--- start Recorded data ---

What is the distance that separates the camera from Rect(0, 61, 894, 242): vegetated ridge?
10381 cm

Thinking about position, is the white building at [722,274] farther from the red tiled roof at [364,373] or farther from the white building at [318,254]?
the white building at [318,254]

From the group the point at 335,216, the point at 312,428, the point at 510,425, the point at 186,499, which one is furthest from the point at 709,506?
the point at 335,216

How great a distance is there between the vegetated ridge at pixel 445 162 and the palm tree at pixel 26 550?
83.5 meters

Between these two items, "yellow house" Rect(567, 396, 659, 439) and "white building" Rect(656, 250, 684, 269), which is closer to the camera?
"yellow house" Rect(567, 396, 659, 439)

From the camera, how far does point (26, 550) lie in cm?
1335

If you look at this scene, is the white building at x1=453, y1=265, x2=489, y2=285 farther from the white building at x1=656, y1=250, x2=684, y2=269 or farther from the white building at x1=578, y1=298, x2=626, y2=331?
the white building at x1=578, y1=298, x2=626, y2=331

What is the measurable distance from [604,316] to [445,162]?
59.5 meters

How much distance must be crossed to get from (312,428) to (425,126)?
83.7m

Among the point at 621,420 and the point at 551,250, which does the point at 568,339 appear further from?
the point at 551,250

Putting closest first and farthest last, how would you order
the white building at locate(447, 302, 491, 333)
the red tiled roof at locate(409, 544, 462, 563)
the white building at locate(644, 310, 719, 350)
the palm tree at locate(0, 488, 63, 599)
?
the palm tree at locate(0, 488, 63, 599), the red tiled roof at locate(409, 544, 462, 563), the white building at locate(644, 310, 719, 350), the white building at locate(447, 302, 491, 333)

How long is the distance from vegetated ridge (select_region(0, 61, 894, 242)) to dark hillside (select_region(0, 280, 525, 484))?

--- end Recorded data ---

Work instructions.
Lay out every line of the entries above as a JSON list of strings, one string per line, leaving out blank lines.

Answer to this task.
[
  "What is the distance that separates the camera from Rect(0, 61, 894, 242): vegetated ridge?",
  "10381 cm",
  "Thinking about position, is the white building at [722,274] farther from the red tiled roof at [364,373] or farther from the white building at [318,254]?",
  "the white building at [318,254]",
  "From the group the point at 335,216, the point at 312,428, the point at 510,425, the point at 186,499, which one is furthest from the point at 709,506?",
  "the point at 335,216",
  "How great a distance is there between the vegetated ridge at pixel 445 162 and the palm tree at pixel 26 550?",
  "83.5 meters",
  "Between these two items, \"yellow house\" Rect(567, 396, 659, 439) and \"white building\" Rect(656, 250, 684, 269), which is closer to the camera?",
  "\"yellow house\" Rect(567, 396, 659, 439)",
  "From the camera, how far does point (26, 550) lie in cm?",
  "1335",
  "If you look at this scene, is the white building at x1=453, y1=265, x2=489, y2=285 farther from the white building at x1=656, y1=250, x2=684, y2=269 or farther from the white building at x1=578, y1=298, x2=626, y2=331?",
  "the white building at x1=578, y1=298, x2=626, y2=331",
  "What is the measurable distance from [604,316] to [445,162]?",
  "59.5 meters",
  "How much distance must be crossed to get from (312,428) to (425,126)?",
  "83.7m",
  "Among the point at 621,420 and the point at 551,250, which does the point at 568,339 appear further from?",
  "the point at 551,250",
  "Putting closest first and farthest last, how would you order",
  "the white building at locate(447, 302, 491, 333)",
  "the red tiled roof at locate(409, 544, 462, 563)",
  "the white building at locate(644, 310, 719, 350)",
  "the palm tree at locate(0, 488, 63, 599)",
  "?",
  "the palm tree at locate(0, 488, 63, 599), the red tiled roof at locate(409, 544, 462, 563), the white building at locate(644, 310, 719, 350), the white building at locate(447, 302, 491, 333)",
  "How long is the distance from vegetated ridge (select_region(0, 61, 894, 242)) to dark hillside (select_region(0, 280, 525, 484))?"
]